━━ Entries provided ━━

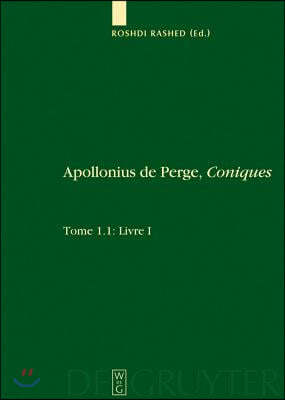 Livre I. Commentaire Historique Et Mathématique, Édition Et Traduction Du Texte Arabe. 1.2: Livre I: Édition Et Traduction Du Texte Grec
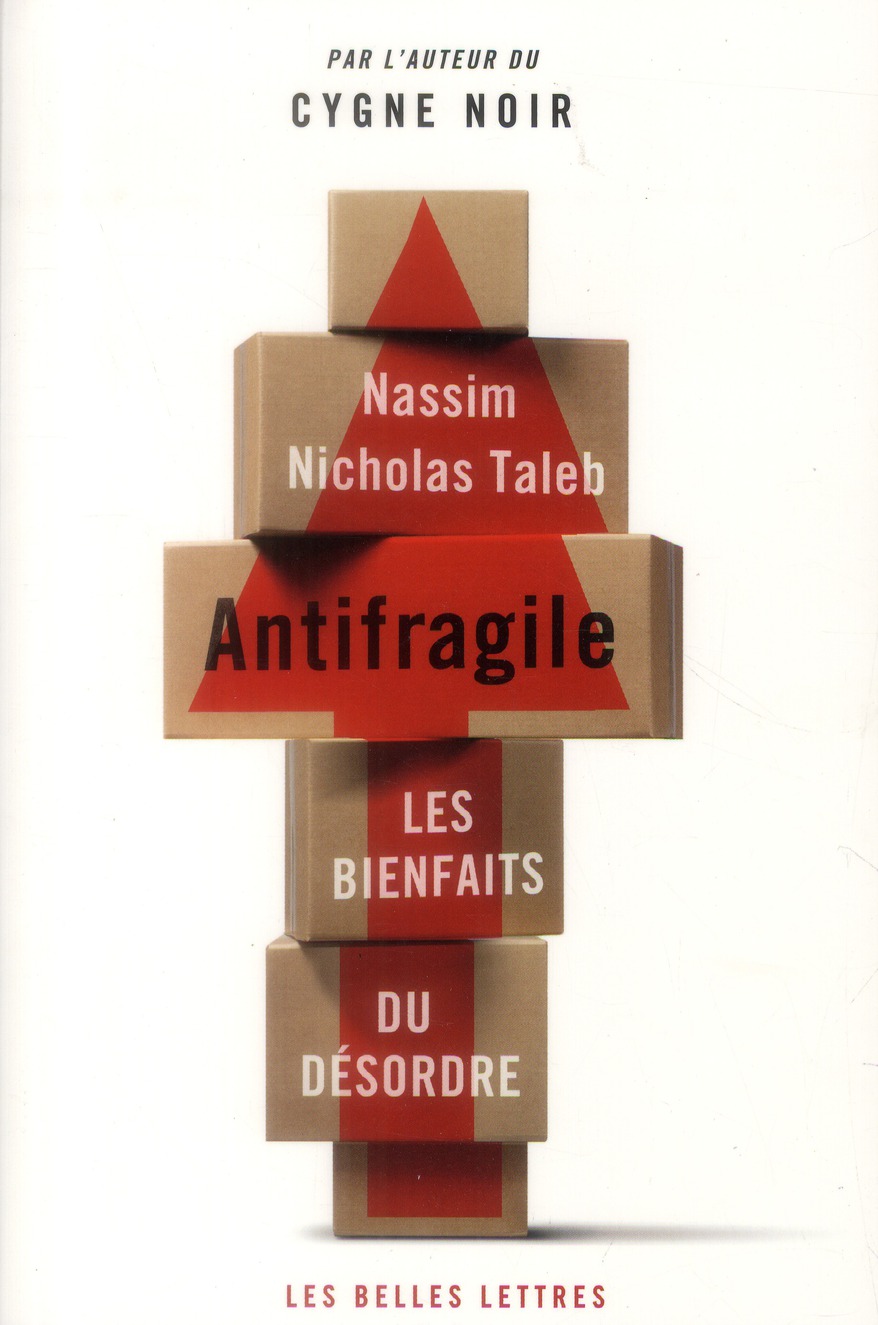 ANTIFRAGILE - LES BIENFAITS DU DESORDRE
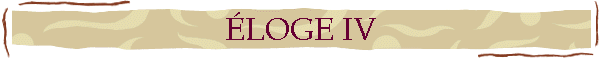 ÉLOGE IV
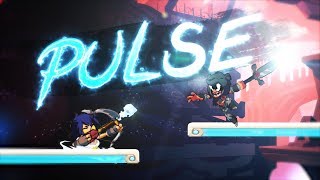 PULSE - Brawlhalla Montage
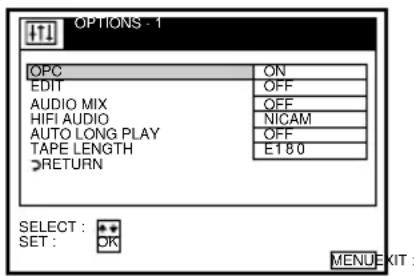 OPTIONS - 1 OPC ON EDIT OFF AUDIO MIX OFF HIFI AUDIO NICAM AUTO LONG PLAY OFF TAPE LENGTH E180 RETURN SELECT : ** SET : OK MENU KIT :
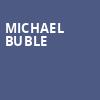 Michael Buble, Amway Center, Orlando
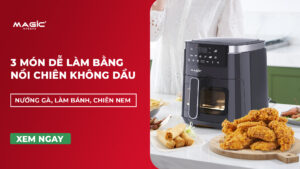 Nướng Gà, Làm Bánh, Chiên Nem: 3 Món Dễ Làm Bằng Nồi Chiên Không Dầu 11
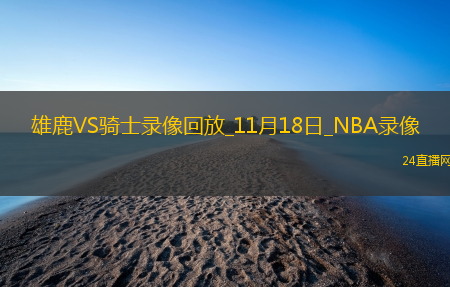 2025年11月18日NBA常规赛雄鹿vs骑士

━━━

Description of the task: Put each line of the records above into a JSON list of strings, one string per line, with no entries for blank lines. Leave the pictures out.

Answer to the problem:
[
  " Livre I. Commentaire Historique Et Mathématique, Édition Et Traduction Du Texte Arabe. 1.2: Livre I: Édition Et Traduction Du Texte Grec",
  " ANTIFRAGILE - LES BIENFAITS DU DESORDRE",
  " ÉLOGE IV",
  " PULSE - Brawlhalla Montage",
  " OPTIONS - 1 OPC ON EDIT OFF AUDIO MIX OFF HIFI AUDIO NICAM AUTO LONG PLAY OFF TAPE LENGTH E180 RETURN SELECT : ** SET : OK MENU KIT :",
  " Michael Buble, Amway Center, Orlando",
  " Nướng Gà, Làm Bánh, Chiên Nem: 3 Món Dễ Làm Bằng Nồi Chiên Không Dầu 11",
  " 2025年11月18日NBA常规赛雄鹿vs骑士"
]